Chan died on August 22, 2019 in Fergus, Ontario with the aid of medically assisted dying provided by Canadian law after a two year journey with cancer. Chan was born in Utica, New York in 1941. He prepared for Princeton at Kent School. After graduation in 1959 he spent 1959-60 at Denstone College, Staffs. as an English-Speaking Union Fellow. On New Year’s day 1960 he met his future wife Ann Marvell skiing in Gstaad, Switszerland.

He joined the class of ’64, was suspended for a semester so graduated in ‘65. He majored in art and archeology, played rugby, organized several cultural events, and was a member of Colonial Club. Upon graduation, he married Ann with deBekessy (65), Boynton, Briggs, Richardson, Sterrett, (64) as best man and ushers.

Ann and Chan then moved to Palo Alto where he attended Stanford University to study art history (MA 1968, The Samuel H. Kress Fellow to the Biblioteca Hertziana, Rome 1969-1971, PhD 1972). Their daughter Elizabeth was born in California in 1969.

From 1972-1979 Chan taught art history at Amherst College. In 1980 he taught at Smith College before the family moved to Canada. Meghan was born in Massachusetts in 1972.

Chan joined the University of Guelph in 1980 where he continued to teach art history with a major interest in Italy (Associate 1980-1994, Full Professor 1994-2006). He organized and co-authored an exhibition at the Uffizi Museum, Florence on their drawings (1979). He also published on Leonardo da Vinci, Michelangelo, and Gianlorenzo Bernini (Powers Matchless 1995). In Canada he organized and published several catalogues on contemporary Canadian artists including The Drenters Family, and Ken Danby, (1996. 2001,20040).

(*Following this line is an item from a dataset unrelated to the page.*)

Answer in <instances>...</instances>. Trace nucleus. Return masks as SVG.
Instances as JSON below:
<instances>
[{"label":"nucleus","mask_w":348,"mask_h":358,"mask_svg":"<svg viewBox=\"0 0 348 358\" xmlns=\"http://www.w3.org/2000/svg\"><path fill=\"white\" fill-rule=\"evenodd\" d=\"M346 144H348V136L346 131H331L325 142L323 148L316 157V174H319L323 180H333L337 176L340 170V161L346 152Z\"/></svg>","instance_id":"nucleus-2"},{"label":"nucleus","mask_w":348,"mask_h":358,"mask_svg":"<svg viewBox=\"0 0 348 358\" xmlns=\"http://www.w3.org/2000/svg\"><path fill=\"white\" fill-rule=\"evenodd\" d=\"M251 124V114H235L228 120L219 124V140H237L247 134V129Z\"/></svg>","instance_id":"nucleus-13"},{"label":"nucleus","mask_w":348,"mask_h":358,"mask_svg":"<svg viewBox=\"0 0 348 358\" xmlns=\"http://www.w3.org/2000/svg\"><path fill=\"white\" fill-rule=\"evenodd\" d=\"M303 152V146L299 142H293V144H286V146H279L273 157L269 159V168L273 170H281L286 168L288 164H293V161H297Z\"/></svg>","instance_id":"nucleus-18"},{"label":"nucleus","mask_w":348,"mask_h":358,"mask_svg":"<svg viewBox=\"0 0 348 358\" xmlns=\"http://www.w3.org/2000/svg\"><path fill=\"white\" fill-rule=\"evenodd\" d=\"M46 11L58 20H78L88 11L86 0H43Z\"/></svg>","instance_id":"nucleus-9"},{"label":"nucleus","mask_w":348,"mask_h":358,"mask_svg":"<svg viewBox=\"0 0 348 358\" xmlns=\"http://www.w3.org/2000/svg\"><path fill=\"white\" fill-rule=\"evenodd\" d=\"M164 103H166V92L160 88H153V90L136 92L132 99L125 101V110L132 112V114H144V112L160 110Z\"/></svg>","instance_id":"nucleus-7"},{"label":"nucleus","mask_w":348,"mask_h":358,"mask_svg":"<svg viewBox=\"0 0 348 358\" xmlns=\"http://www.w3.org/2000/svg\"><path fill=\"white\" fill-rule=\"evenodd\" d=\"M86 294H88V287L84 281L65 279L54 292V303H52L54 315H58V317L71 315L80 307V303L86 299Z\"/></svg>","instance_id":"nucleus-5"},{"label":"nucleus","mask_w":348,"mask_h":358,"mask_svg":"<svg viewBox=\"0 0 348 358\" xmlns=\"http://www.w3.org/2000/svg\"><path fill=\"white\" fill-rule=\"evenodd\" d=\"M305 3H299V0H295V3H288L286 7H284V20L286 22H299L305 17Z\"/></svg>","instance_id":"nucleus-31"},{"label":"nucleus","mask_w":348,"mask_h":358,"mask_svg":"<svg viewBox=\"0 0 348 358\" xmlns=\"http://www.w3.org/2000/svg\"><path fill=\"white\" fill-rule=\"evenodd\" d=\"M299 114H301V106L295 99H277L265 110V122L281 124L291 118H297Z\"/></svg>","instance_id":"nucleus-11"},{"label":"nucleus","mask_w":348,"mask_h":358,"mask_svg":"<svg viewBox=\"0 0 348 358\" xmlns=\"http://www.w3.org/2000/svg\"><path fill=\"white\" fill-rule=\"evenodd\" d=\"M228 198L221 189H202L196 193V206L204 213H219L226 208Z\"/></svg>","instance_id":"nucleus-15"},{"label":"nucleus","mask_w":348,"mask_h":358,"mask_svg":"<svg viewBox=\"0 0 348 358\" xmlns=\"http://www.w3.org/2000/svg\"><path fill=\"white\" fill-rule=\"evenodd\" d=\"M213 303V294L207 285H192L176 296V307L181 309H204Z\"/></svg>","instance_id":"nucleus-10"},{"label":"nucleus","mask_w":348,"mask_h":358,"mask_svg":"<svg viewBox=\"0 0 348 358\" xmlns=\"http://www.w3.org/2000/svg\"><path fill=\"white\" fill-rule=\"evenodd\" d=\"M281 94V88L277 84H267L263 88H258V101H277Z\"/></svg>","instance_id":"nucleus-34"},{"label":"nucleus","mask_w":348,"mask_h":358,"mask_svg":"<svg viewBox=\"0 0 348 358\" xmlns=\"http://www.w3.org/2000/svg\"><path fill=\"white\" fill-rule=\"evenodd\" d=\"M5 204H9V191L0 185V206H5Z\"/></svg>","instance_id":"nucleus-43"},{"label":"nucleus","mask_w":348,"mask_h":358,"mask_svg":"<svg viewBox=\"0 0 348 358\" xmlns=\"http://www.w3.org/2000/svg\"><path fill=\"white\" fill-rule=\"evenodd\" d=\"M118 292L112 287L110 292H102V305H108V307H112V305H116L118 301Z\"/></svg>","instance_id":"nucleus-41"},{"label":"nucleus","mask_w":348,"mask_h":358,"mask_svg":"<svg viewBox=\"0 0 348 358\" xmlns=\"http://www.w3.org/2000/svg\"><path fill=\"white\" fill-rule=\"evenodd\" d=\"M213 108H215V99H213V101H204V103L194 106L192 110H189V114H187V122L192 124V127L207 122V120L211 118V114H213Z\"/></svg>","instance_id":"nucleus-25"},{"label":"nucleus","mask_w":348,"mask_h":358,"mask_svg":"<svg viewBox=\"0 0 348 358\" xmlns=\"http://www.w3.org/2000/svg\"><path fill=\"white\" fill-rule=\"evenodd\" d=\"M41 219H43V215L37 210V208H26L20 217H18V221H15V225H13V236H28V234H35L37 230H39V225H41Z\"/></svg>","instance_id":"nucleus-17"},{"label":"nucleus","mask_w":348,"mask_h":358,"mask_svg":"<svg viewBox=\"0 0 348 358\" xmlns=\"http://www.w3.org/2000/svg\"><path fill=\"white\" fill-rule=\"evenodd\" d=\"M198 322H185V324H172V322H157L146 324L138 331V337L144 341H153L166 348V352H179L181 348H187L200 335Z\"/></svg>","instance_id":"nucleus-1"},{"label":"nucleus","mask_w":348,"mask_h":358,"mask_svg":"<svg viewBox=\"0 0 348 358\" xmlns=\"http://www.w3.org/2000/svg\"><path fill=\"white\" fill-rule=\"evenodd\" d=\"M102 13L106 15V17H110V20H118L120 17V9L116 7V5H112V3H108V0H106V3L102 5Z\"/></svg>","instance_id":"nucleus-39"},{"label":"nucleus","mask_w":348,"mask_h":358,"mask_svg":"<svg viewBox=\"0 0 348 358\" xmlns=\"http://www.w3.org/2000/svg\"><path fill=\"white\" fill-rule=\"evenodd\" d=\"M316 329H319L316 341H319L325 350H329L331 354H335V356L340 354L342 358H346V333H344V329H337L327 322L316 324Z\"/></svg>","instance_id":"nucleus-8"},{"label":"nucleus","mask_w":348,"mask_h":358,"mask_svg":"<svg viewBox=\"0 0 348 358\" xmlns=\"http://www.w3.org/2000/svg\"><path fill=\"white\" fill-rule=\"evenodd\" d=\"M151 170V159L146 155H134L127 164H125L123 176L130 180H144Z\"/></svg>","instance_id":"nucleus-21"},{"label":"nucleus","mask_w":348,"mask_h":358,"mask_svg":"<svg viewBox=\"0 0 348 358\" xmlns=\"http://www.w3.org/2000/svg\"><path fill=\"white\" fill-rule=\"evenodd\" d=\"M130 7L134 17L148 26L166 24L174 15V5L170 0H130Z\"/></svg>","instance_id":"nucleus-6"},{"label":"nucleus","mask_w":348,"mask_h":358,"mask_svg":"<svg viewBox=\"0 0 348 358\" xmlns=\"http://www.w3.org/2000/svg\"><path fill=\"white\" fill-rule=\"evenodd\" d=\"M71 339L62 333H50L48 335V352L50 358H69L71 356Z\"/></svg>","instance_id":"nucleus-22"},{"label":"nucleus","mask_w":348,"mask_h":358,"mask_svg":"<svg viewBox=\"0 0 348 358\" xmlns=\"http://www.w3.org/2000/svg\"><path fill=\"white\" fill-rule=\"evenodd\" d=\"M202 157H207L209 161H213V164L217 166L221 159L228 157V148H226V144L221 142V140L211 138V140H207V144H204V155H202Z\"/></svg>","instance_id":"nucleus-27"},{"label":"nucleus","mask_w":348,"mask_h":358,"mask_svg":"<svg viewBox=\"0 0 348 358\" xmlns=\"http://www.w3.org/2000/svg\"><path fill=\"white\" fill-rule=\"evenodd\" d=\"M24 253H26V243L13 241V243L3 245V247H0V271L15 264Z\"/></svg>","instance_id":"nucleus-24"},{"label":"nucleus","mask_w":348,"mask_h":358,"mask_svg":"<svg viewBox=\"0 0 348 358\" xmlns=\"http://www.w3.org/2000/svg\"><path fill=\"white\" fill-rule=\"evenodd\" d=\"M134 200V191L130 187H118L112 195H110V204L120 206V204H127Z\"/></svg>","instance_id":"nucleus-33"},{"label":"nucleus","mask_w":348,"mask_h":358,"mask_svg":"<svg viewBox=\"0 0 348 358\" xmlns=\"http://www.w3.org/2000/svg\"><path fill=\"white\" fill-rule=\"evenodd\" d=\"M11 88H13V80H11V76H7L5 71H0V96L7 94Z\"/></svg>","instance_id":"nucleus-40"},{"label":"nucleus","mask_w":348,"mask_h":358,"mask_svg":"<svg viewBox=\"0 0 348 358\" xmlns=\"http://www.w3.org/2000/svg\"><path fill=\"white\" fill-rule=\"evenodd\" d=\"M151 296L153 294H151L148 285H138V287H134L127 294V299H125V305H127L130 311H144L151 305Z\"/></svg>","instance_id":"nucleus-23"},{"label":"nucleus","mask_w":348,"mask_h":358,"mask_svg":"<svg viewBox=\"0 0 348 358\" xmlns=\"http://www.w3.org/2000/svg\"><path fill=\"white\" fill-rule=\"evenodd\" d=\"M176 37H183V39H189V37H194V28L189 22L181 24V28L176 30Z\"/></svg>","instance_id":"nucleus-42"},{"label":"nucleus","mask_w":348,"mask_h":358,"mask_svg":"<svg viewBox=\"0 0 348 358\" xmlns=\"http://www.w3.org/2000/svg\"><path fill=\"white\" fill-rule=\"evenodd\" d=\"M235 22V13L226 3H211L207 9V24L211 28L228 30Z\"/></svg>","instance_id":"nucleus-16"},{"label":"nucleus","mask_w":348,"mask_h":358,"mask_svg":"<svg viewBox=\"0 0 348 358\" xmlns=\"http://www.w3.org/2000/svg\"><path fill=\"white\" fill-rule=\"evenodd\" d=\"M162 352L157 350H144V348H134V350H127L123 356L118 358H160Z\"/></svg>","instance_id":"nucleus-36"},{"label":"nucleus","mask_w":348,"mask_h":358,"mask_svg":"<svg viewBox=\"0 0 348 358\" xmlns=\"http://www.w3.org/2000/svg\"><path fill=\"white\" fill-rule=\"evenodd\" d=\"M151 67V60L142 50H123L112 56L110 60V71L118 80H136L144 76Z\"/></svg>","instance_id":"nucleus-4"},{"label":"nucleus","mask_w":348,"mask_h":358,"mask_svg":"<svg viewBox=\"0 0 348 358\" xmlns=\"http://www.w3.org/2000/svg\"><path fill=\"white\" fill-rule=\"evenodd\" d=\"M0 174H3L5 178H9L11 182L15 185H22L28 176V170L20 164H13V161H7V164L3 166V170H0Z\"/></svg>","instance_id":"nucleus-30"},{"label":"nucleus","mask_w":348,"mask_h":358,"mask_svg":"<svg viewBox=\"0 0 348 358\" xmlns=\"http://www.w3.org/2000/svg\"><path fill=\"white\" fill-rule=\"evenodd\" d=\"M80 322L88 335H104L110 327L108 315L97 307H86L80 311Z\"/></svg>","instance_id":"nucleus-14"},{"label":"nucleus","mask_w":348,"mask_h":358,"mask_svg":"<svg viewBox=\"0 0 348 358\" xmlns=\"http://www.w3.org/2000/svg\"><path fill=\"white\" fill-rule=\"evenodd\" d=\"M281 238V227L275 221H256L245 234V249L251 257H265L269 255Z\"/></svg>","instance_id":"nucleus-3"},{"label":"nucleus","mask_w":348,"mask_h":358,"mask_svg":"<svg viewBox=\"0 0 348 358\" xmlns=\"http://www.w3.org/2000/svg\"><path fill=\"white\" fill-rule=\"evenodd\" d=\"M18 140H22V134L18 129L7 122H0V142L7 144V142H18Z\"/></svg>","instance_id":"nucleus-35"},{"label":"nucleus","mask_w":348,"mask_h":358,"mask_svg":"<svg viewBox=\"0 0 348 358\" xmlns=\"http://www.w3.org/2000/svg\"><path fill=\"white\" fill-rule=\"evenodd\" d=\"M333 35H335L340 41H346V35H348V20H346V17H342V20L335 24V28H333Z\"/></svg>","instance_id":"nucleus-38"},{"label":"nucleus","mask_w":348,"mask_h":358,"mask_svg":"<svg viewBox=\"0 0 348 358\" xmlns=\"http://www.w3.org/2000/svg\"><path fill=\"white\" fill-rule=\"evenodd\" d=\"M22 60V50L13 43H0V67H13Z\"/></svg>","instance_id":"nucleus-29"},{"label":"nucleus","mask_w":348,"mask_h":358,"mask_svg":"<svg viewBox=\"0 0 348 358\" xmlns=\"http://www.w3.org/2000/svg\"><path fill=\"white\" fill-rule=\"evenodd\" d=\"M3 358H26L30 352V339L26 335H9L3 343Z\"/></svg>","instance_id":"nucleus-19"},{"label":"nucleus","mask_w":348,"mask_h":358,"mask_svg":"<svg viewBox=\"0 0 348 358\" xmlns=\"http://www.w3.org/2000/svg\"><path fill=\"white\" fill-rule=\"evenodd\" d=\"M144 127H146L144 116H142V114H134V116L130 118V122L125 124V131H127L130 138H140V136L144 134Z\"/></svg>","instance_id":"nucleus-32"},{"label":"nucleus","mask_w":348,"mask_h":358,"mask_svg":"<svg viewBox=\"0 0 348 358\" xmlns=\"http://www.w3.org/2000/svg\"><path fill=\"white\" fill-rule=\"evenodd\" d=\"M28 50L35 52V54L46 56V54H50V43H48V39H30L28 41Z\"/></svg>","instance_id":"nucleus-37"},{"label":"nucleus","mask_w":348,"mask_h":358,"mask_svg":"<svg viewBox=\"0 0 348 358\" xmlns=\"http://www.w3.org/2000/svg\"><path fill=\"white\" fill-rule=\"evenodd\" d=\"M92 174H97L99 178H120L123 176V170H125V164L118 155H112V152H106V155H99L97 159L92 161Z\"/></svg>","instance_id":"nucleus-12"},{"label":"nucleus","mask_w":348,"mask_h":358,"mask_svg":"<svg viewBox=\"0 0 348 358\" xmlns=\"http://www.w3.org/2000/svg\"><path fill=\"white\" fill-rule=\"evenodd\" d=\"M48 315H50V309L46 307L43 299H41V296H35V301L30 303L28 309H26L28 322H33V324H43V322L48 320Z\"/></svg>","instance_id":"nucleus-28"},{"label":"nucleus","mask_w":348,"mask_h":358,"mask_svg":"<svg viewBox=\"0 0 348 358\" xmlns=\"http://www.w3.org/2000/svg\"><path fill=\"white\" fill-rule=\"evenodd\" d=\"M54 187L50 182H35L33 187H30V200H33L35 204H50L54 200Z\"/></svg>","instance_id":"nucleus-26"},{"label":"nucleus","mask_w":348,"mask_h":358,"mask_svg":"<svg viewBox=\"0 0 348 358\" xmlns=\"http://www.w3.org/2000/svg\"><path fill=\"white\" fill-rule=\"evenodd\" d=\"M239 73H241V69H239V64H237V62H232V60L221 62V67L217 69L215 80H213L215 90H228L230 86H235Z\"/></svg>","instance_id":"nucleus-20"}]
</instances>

When the family arrived in Canada in 1980 they settled on Hog Hill Farm in Rockwood, where they ran a 25-sow wiener operation for 12 years. Chandler was active over the early years in St. Margaret’s School, St. John Anglican Church, the Elora Festival. In the 1990s he became involved in the Bruce Trail, eventually - - with the leadership of Meghan- - transferring 280 acres of farm land on the Bruce Peninsula to the Bruce Trail Conservancy 2016 (Unesco-designated world heritage site) as the Otter Lake Trial.

Chan leaves behind his wife Ann, his sister Pamela, brother, Hutch and wife Patty, and his two daughters and their husbands and four grandsons: Elizabeth and David Misener, Ethan and Spencer; Meghan Kirwin and Robin Collins, Rhys and Zachary.